Notice of Pre-AIA or AIA Status
The present application, filed on or after March 16, 2013, is being examined under the first inventor to file provisions of the AIA .
Response to Arguments
Applicant’s arguments, filed 12/01/2025, with respect to 102 rejection of claim 1 have been fully considered and are persuasive. Stranborg does not teach all the limitations of amended claim 1, specifically:
determine, by the at least one processor before the second time, a predicted position of the at least one member of the robot body at the second time based on the identified motion path;
and determine whether the predicted position of the at least one member of the robot body is between the first position of the first object at the first time and a position of the image sensor
No art was found through further search that teaches or suggests or renders obvious the limitations above in combination with the other elements of the claims. Therefore, claim 1 is deemed novel. Hence 102 rejection of claim 1 and its dependent claims has been withdrawn.
However, the claims are not in condition for allowance as they are not eligible under 35 USC 101. See rejection below.
Claim Rejections - 35 USC § 101
35 U.S.C. 101 reads as follows:
Whoever invents or discovers any new and useful process, machine, manufacture, or composition of matter, or any new and useful improvement thereof, may obtain a patent therefor, subject to the conditions and requirements of this title.
Claims 1-4, 7, 8 and 10-17 are rejected under 35 U.S.C. 101 because the claimed invention is directed to an abstract idea without significantly more.
On January 7, 2019, the USPTO released new examination guidelines setting forth a two-step inquiry for determining whether a claim is directed to non-statutory subject matter. According to the guidelines, a claim is directed to non-statutory subject matter if:
STEP 1: the claim does not fall within one of the four statutory categories of invention (process, machine, manufacture or composition of matter), or
STEP 2: the claim recites a judicial exception, e.g. an abstract idea, without reciting additional elements that amount to significantly more than the judicial exception, as determined using the following analysis:
STEP 2A (PRONG 1): Does the claim recite an abstract idea, law of nature, or natural phenomenon?
STEP 2A (PRONG 2): Does the claim recite additional elements that integrate the judicial exception into a practical application?
STEP 2B: Does the claim recite additional elements that amount to significantly more than the judicial exception?
Using the two-step inquiry, it is clear that claims 1 and 20 are directed toward non-statutory subject matter, as shown below:
STEP 1: Does claim 1 fall within one of the statutory categories? Claim 1 is directed towards a system, and as such falls within one of the statutory categories.
STEP 2A (PRONG 1): Is the claim directed to a law of nature, a natural phenomenon or an abstract idea? Yes, the claim is directed toward an abstract idea.

→ **Task set**
1 - From the patent examination notice, list the four statutory categories of invention it names.
2 - Write out the stretch of the patent examination notice from "However, the claims" through "of this title.".

→ **Extracted entries**
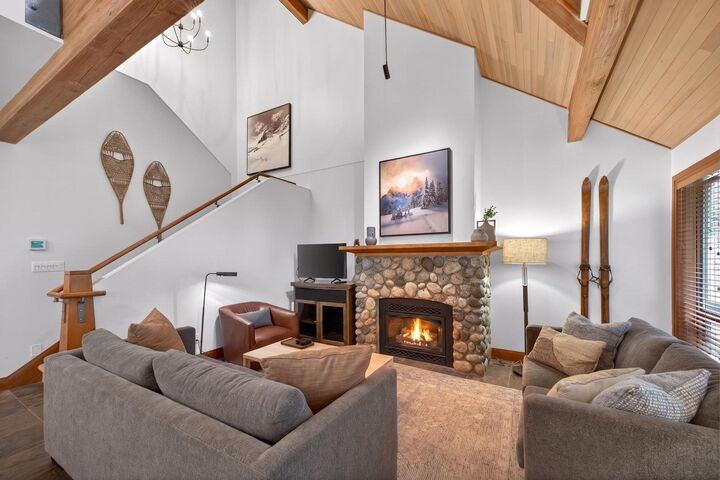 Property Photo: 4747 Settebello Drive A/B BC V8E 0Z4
* * *
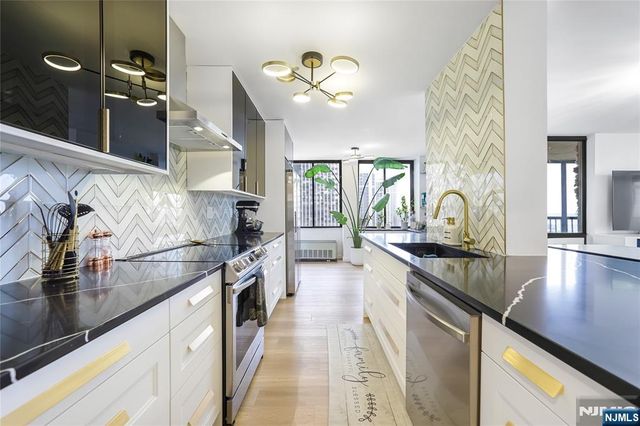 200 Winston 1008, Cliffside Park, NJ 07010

→ **Answers to the tasks**
1 - process, machine, manufacture, composition of matter

2 -
However, the claims are not in condition for allowance as they are not eligible under 35 USC 101. See rejection below.
Claim Rejections - 35 USC § 101
35 U.S.C. 101 reads as follows:
Whoever invents or discovers any new and useful process, machine, manufacture, or composition of matter, or any new and useful improvement thereof, may obtain a patent therefor, subject to the conditions and requirements of this title.